> [WORK TO DO]
Copy out every one of the items below word for word, but leave out the pictures.
==============================
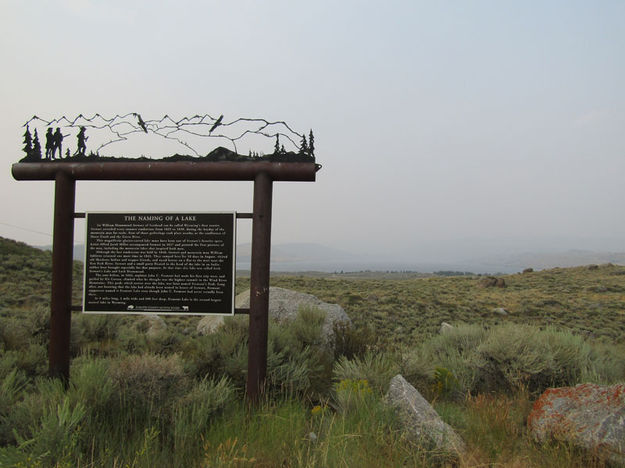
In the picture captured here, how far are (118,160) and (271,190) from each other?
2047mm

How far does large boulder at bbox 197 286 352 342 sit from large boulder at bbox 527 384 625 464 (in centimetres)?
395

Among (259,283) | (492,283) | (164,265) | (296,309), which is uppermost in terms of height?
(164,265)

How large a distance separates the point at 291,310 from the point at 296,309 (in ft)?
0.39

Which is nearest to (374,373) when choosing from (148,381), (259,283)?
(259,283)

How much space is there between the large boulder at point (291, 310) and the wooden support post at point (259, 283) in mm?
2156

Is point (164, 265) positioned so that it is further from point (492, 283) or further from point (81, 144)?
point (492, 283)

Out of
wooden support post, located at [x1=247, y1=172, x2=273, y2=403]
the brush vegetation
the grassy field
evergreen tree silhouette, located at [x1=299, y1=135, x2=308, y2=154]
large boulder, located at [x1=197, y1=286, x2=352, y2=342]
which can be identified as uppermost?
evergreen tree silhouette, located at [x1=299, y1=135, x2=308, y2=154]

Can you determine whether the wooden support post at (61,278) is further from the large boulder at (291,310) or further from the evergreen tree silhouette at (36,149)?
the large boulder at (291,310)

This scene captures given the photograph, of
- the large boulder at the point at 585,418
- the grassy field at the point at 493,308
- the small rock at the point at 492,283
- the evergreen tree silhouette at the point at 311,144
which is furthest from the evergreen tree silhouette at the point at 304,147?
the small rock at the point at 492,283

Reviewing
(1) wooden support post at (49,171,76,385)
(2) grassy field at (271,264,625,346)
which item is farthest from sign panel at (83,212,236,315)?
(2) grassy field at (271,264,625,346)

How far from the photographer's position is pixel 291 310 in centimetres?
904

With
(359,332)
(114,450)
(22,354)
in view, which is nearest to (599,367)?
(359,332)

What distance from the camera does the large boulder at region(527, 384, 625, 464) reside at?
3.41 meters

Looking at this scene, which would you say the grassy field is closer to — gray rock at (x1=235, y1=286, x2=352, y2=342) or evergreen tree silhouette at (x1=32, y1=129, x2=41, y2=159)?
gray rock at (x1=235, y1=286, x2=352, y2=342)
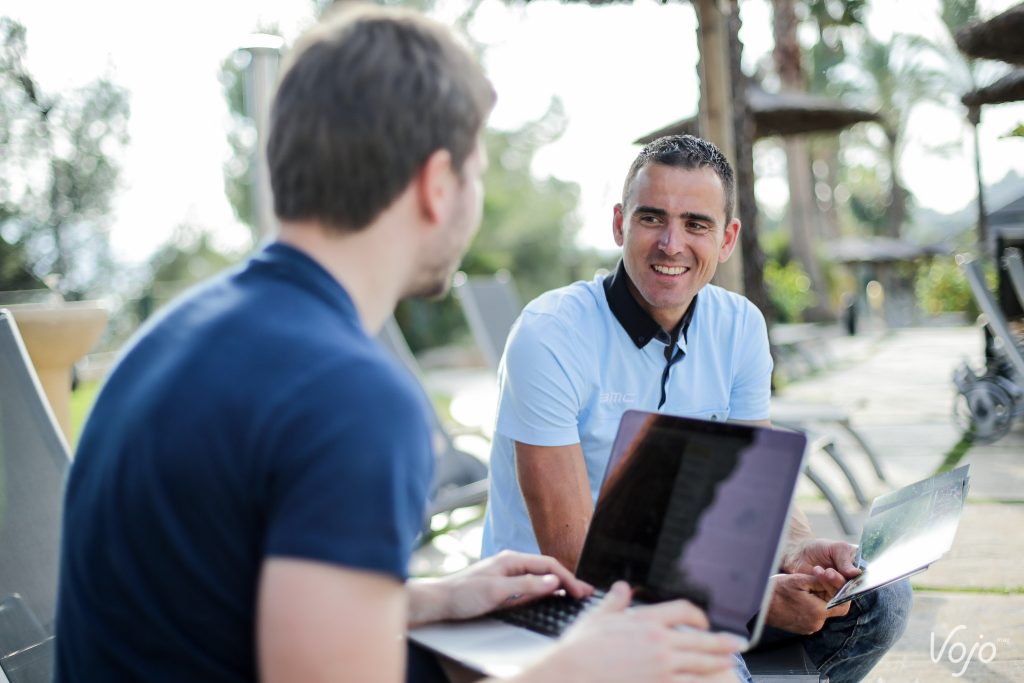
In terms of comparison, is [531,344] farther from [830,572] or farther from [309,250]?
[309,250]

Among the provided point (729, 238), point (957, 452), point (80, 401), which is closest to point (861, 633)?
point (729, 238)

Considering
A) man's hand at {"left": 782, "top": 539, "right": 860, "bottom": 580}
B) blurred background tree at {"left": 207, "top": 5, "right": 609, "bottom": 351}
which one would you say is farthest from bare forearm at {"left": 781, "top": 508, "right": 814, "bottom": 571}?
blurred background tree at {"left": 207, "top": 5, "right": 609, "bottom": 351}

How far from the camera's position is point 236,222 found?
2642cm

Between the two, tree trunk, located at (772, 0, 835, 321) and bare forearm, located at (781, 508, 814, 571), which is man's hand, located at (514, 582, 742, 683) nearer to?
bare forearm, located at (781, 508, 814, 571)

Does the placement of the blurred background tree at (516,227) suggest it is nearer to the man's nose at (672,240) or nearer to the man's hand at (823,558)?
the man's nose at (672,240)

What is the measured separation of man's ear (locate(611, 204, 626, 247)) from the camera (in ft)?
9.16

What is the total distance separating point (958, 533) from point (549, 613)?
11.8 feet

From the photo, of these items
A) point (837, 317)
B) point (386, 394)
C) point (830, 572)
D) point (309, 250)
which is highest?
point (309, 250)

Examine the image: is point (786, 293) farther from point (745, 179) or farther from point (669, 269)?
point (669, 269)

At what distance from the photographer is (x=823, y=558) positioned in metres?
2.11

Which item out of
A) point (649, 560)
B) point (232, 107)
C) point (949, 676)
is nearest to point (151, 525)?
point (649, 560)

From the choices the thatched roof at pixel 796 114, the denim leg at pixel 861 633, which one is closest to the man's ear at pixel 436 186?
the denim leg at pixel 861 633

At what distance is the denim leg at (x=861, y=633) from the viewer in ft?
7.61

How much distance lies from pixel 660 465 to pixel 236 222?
==============================
> [TASK ANSWER]
In the picture captured here, how far are (118,160) and (271,190) from each other?
2047mm

How far does large boulder at bbox 197 286 352 342 sit from large boulder at bbox 527 384 625 464 (in centimetres)?
395

Among (259,283) | (492,283) | (164,265) | (296,309), which is uppermost in terms of height?
(164,265)

How large a distance separates the point at 291,310 from the point at 296,309 (in ft)?
0.39

Which is nearest to (374,373) when choosing from (148,381), (259,283)?
(259,283)

How much space is there between the large boulder at point (291, 310) and the wooden support post at point (259, 283) in mm?
2156

Is point (164, 265) positioned so that it is further from point (492, 283) or further from point (81, 144)?
point (492, 283)

Out of
wooden support post, located at [x1=247, y1=172, x2=273, y2=403]
the brush vegetation
the grassy field
evergreen tree silhouette, located at [x1=299, y1=135, x2=308, y2=154]
large boulder, located at [x1=197, y1=286, x2=352, y2=342]
which can be identified as uppermost?
evergreen tree silhouette, located at [x1=299, y1=135, x2=308, y2=154]

Can you determine whether the wooden support post at (61,278) is further from the large boulder at (291,310) or further from the evergreen tree silhouette at (36,149)?
the large boulder at (291,310)

This scene captures given the photograph, of
- the large boulder at the point at 585,418
- the grassy field at the point at 493,308
- the small rock at the point at 492,283
- the evergreen tree silhouette at the point at 311,144
which is furthest from the evergreen tree silhouette at the point at 304,147?
the small rock at the point at 492,283

Reviewing
(1) wooden support post at (49,171,76,385)
(2) grassy field at (271,264,625,346)
which item is farthest from sign panel at (83,212,236,315)?
(2) grassy field at (271,264,625,346)

How far from the photographer's position is pixel 291 310 in centimetres?
904

With
(359,332)
(114,450)
(22,354)
in view, which is nearest to (599,367)?
(359,332)

What distance from the camera does the large boulder at region(527, 384, 625, 464) reside at?
3.41 meters

Looking at this scene, which would you say the grassy field is closer to — gray rock at (x1=235, y1=286, x2=352, y2=342) or evergreen tree silhouette at (x1=32, y1=129, x2=41, y2=159)?
gray rock at (x1=235, y1=286, x2=352, y2=342)
In terms of comparison, is [531,344] farther from [830,572] or farther from [309,250]?
[309,250]

Among the provided point (729, 238), point (957, 452), point (80, 401), which is closest to point (861, 633)?
point (729, 238)

Considering
A) man's hand at {"left": 782, "top": 539, "right": 860, "bottom": 580}
B) blurred background tree at {"left": 207, "top": 5, "right": 609, "bottom": 351}
which one would you say is farthest from bare forearm at {"left": 781, "top": 508, "right": 814, "bottom": 571}?
blurred background tree at {"left": 207, "top": 5, "right": 609, "bottom": 351}

How far from the camera's position is point 236,222 found?
2642cm

Between the two, tree trunk, located at (772, 0, 835, 321) and bare forearm, located at (781, 508, 814, 571), which is man's hand, located at (514, 582, 742, 683) nearer to?
bare forearm, located at (781, 508, 814, 571)

Does the placement of the blurred background tree at (516,227) suggest it is nearer to the man's nose at (672,240) or nearer to the man's hand at (823,558)?
the man's nose at (672,240)

What is the measured separation of man's ear (locate(611, 204, 626, 247)) from the camera (in ft)?
9.16

What is the total distance separating point (958, 533) from point (549, 613)?
11.8 feet

From the photo, of these items
A) point (837, 317)
B) point (386, 394)
C) point (830, 572)
D) point (309, 250)
which is highest?
point (309, 250)

Examine the image: is point (786, 293) farther from point (745, 179) or farther from point (669, 269)?
point (669, 269)

At what distance from the photographer is (x=823, y=558) positioned in metres?
2.11

Which item out of
A) point (649, 560)
B) point (232, 107)
C) point (949, 676)
is nearest to point (151, 525)?
point (649, 560)

From the choices the thatched roof at pixel 796 114, the denim leg at pixel 861 633, which one is closest to the man's ear at pixel 436 186?
the denim leg at pixel 861 633

At what distance is the denim leg at (x=861, y=633) from the viewer in ft?
7.61

How much distance lies from pixel 660 465 to pixel 236 222?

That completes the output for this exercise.